An unpublished piece

"In this brief metatextual fiction, João Ricardo Lopes conceives a short story by Robert Walser, meticulously recreating his characteristic style and thematic concerns, as well as fabricating the circumstance of such a previously unknown text having been published in the journal Der Spiegel."
Photo by Dalphine Devos

.

The online edition of Der Spiegel recently reported the discovery, in an antique shop in the small town of Vauffelin, of a notebook (modest in size, A6 format) containing previously unpublished writings by Robert Walser, known to us through the edition of Ash, Needle, Pencil, and Match, a delightful anthology of short prose pieces, which the author composed during his (somewhat enigmatic and extremely discreet) passage through this world.

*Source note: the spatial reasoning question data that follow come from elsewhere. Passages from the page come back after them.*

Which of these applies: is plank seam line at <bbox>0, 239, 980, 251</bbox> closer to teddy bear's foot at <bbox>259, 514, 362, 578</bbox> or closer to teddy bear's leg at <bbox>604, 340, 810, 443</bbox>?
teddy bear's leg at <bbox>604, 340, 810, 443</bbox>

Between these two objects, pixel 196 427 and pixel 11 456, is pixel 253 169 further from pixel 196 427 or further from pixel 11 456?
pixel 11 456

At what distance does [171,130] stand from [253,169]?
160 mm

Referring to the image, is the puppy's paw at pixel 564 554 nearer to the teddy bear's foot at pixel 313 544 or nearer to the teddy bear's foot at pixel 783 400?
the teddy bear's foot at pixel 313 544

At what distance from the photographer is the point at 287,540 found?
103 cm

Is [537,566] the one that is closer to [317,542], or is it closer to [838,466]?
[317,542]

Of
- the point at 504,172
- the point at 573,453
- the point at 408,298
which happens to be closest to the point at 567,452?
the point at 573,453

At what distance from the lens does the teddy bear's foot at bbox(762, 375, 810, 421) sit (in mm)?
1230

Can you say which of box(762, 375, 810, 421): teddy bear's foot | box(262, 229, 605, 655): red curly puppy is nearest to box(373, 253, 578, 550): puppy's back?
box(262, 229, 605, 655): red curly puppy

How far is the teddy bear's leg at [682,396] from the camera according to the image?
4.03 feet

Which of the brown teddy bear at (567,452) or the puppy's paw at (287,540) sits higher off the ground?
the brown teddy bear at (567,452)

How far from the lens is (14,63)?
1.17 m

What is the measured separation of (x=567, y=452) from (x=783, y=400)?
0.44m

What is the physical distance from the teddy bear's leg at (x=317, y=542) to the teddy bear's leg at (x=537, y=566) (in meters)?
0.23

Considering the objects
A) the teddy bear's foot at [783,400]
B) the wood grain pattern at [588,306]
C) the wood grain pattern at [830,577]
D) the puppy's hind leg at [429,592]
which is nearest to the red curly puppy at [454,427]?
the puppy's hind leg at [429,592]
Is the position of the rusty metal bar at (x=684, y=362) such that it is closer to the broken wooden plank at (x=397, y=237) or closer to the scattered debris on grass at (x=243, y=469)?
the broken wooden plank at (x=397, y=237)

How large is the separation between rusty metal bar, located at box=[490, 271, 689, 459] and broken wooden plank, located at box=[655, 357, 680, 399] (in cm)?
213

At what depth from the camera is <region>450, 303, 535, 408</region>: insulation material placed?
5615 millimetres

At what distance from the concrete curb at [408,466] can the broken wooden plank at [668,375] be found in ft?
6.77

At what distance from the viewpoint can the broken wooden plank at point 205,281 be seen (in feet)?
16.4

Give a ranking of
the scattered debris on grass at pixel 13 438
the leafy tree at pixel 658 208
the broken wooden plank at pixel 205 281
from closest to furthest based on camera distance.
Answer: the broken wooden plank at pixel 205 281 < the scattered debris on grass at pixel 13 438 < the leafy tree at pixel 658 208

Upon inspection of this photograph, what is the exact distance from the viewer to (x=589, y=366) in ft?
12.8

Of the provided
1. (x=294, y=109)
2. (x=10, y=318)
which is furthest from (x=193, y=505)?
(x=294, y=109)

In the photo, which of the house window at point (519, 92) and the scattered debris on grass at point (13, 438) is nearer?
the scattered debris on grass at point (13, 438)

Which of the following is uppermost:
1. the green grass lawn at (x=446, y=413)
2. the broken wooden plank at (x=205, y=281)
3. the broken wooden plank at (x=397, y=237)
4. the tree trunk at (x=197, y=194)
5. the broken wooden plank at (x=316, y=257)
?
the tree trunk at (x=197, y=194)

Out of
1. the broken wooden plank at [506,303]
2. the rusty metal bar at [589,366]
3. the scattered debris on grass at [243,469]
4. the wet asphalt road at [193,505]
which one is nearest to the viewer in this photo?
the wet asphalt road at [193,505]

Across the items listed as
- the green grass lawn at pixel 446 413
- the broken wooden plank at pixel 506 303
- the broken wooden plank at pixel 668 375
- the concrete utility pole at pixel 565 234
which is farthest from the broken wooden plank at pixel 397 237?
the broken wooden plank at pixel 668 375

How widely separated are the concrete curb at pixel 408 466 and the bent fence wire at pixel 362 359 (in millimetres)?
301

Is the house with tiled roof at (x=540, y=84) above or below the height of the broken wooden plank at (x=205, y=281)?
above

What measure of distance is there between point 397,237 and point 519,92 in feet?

The following text is part of the manuscript now surrendered to the eager hands that will dissect it. For better or worse, the translation is ours. We share it, moved.

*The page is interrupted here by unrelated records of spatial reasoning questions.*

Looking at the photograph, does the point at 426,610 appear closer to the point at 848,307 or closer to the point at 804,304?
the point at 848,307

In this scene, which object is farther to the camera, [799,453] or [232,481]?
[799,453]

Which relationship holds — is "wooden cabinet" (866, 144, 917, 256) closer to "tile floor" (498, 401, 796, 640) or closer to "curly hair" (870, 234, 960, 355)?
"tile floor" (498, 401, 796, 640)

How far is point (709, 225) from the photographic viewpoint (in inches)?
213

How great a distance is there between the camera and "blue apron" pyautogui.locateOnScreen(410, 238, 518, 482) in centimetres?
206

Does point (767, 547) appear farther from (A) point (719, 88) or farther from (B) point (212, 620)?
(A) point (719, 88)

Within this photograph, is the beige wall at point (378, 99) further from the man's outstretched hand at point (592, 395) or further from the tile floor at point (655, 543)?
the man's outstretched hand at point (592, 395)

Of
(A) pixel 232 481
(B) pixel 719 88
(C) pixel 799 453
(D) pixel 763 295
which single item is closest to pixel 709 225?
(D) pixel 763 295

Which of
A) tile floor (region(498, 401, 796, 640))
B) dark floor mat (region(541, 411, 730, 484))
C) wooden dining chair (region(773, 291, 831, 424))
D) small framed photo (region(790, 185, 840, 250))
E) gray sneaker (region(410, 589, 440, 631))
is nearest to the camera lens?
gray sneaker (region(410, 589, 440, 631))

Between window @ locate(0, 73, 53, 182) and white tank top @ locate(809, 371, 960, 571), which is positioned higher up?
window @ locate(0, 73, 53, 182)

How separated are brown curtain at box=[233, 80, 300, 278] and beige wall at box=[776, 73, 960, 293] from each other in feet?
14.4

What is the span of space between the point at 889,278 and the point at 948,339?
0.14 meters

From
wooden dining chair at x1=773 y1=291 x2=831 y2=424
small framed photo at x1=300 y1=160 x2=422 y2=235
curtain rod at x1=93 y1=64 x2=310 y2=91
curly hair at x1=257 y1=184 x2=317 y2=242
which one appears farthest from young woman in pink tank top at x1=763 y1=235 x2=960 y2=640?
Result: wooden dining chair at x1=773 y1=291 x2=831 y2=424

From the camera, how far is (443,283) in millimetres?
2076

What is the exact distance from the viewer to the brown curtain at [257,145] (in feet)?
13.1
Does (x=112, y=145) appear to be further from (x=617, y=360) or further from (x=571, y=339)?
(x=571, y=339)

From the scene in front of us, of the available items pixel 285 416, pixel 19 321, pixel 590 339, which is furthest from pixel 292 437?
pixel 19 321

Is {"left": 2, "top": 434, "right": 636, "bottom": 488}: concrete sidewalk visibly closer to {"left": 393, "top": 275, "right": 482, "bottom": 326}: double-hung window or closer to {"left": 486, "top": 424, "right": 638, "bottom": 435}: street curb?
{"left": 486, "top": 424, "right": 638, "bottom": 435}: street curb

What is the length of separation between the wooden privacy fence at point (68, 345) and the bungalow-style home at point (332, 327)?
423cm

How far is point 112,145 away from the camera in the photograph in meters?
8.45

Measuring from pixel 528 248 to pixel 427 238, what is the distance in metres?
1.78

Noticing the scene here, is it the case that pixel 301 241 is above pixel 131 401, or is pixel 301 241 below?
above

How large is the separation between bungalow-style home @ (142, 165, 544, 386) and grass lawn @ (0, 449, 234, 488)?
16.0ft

If you are keeping vigil over someone ill and he sleeps, if the crackling of firewood makes the silence of the house all the more vivid, if the afternoon — like all cold and shadowed January afternoons — lends itself to meditation, and perhaps even to introspection, then perhaps you might grant yourself a few moments in which it still seems worthwhile to put to use a stubby pencil and a scrap of paper.

There is nothing quite like the poignant peace of one who waits. Most of the time, the clock finds a way to burrow into us and leave us restless and aching, perhaps even hollow. But that is not the case now: the flicker of the fire and the faint, drowsy light cast on the walls quiet our gestures.

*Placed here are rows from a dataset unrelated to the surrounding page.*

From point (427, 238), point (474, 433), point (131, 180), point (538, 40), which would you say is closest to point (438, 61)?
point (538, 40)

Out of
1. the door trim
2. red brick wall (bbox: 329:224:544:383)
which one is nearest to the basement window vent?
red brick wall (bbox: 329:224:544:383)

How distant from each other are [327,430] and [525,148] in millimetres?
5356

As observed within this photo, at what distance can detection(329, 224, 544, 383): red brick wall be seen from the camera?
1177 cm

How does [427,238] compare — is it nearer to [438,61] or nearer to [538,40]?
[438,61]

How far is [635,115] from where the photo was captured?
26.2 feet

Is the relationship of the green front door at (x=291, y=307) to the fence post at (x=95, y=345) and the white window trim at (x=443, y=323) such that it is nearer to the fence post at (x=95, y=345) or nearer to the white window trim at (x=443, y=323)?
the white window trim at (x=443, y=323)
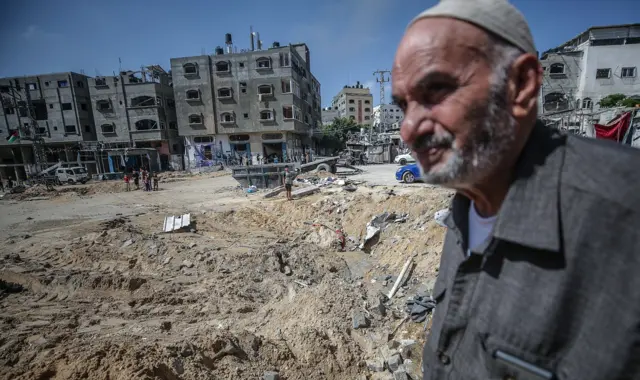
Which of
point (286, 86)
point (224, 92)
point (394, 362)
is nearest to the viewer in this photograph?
point (394, 362)

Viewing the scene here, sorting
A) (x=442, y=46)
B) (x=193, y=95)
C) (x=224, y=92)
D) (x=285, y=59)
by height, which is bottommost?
(x=442, y=46)

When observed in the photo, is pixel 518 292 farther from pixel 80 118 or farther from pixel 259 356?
pixel 80 118

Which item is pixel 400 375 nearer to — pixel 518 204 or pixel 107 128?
pixel 518 204

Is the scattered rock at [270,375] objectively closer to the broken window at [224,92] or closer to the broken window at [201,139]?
the broken window at [224,92]

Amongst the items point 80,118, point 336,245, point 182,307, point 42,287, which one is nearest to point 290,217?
point 336,245

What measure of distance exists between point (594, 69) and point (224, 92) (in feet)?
147

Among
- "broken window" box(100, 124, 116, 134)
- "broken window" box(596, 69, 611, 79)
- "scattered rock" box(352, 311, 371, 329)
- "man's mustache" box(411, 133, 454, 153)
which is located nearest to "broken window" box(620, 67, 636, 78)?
"broken window" box(596, 69, 611, 79)

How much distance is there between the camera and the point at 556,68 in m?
34.1

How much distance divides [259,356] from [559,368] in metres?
3.90

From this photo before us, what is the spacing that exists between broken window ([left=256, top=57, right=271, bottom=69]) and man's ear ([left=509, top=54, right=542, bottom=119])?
39747 mm

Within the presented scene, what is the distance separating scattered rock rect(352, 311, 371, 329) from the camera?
506 cm

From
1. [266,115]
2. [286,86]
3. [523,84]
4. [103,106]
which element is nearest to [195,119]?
[266,115]

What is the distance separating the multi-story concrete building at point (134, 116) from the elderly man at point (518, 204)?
43795 mm

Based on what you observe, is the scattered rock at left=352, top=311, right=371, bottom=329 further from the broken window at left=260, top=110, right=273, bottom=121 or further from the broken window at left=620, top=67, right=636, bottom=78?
the broken window at left=620, top=67, right=636, bottom=78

The presence of someone sick, in need of our care, inspires a kind of concern akin to that which one feels for the stub of a candle: at any moment the wick might expire, and the tiny flame bid farewell in a thin, pale thread of final smoke. But while it burns, that tiny remnant of wax is marvellous, touching — a reason to revere the present.

Much the same could be said of a taut rope, across which our shirts hang, and whose frayed strands already foretell that painful peak at which the two ends will part forever, never to meet again. The breaking of matter is a puncture. But a sisal rope dies when it must die. The feeling of duty fulfilled requires no explanation, nor should it be prolonged.

I end here, grateful, reader, for your time. Time is precious — I might even say, deeply beautiful. A text, when read through someone else’s eyes, is nearly a miracle. You cannot imagine how much so, dear friend. Nor how profoundly.